De duizendknoopfamilie
Latijnse naam: Polygonaceae
ALGEMEEN
Veel planten uit deze familie hebben een zure smaak, waarvan verschillende gecultiveerde planten gekend zijn zoals zurkel, boekweit en rabarber.
Meestal terug te vinden onder kruiden, kan je ze ook als struik, boom en zelfs liaan terugvinden.
In het totaal gaat het over een 48 geslachten, waaronder meer dan 1200 planten te onderscheiden zijn.
Bij de Latijnse naam Polygonaceae herkennen we ”Poly”, van het Griekse “meerdere” en “gony”, mogelijks komende van “knoop”, alhoewel het ook “veel zaden” zou kunnen betekenen.
Een zeer fijne plantenfamilie voor de wildplukker gezien ontzettend veel lekkere eetbare soorten tot deze familie behoren.

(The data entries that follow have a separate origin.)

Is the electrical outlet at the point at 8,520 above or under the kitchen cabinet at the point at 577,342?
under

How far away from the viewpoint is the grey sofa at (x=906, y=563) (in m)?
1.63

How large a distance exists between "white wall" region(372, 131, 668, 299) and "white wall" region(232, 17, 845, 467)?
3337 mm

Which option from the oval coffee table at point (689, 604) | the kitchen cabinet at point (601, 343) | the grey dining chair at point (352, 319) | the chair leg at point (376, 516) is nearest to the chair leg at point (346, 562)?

Voorbeeld van een aar met meerdere zaden (bij deze veldzuring)
TYPERENDE EIGENSCHAPPEN
tweezaadlobbig, wat wil zeggen dat per zaad twee zaadlobben of dicotylen aanwezig zijn, waarin het reservevoedsel, nodig voor de kieming en eerste groei van de jonge plant, zit opgeslagen.
de zaden groeien steeds in meerdere aantallen (vandaar ‘poly’)

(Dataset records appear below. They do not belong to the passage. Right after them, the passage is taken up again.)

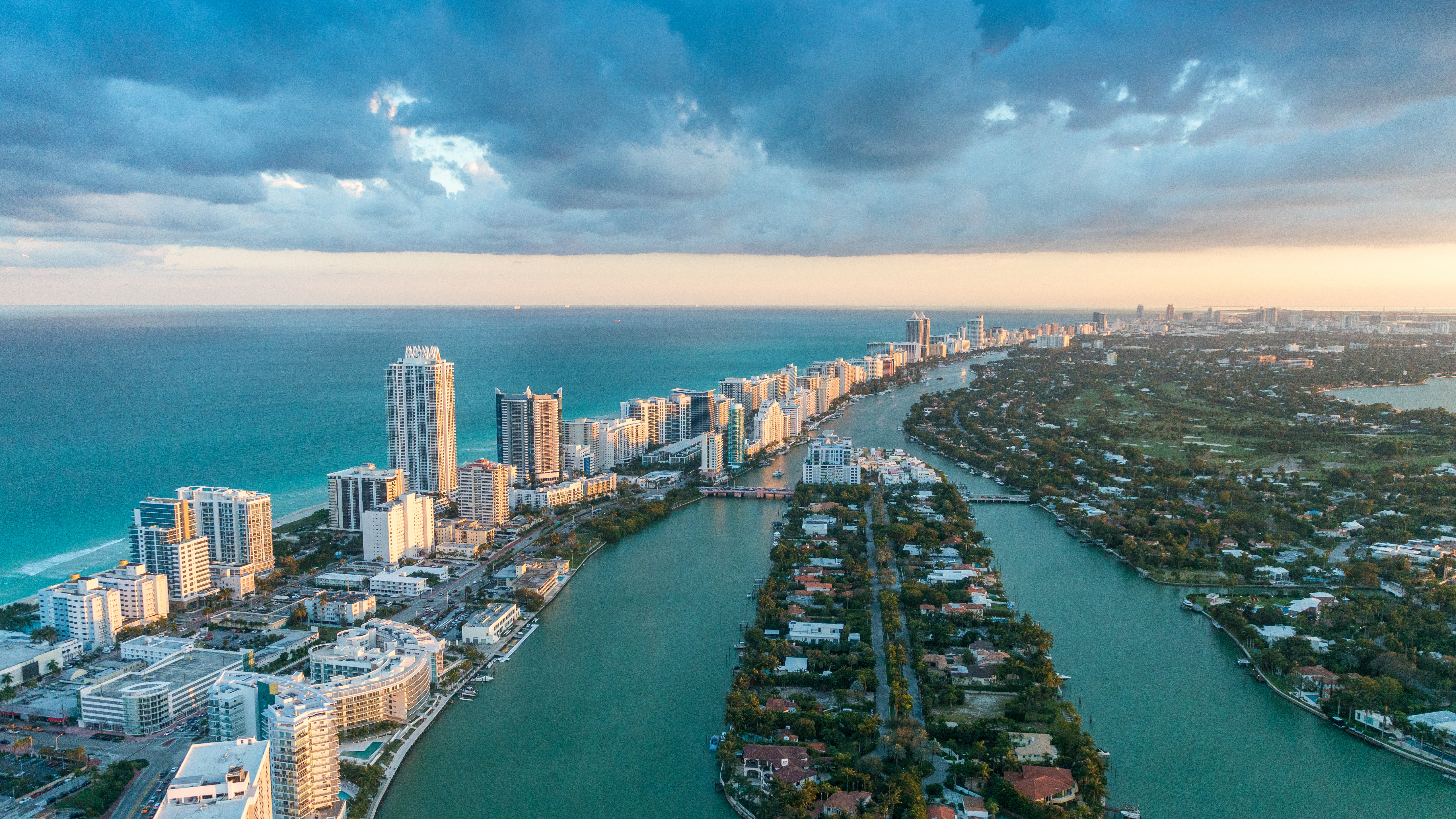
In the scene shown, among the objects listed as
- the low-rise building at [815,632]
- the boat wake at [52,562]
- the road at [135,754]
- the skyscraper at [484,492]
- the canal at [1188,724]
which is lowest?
the canal at [1188,724]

aanwezigheid van oxaalzuren dat zich kan uiten in rode vlekken op blad en steel
INHOUDSSTOFFEN
Zeer sterk aanwezig bij planten uit deze familie zijn de oxaalzuren.
ECOLOGIE
Wereldwijd voorkomende plantenfamilie
VOORBEELDEN UIT DEZE FAMILIE
De duizendknoopfamilie bevat 48 geslachten. Hieronder staat een beperkte lijst van beschreven geslachten.
Stranddruif (Coccoloba uvifera)
Boekweit (Fagopyrum esculentum)
Franse boekweit (Fagopyrum tataricum)
Chinese bruidssluier (Fallopia baldschuanica)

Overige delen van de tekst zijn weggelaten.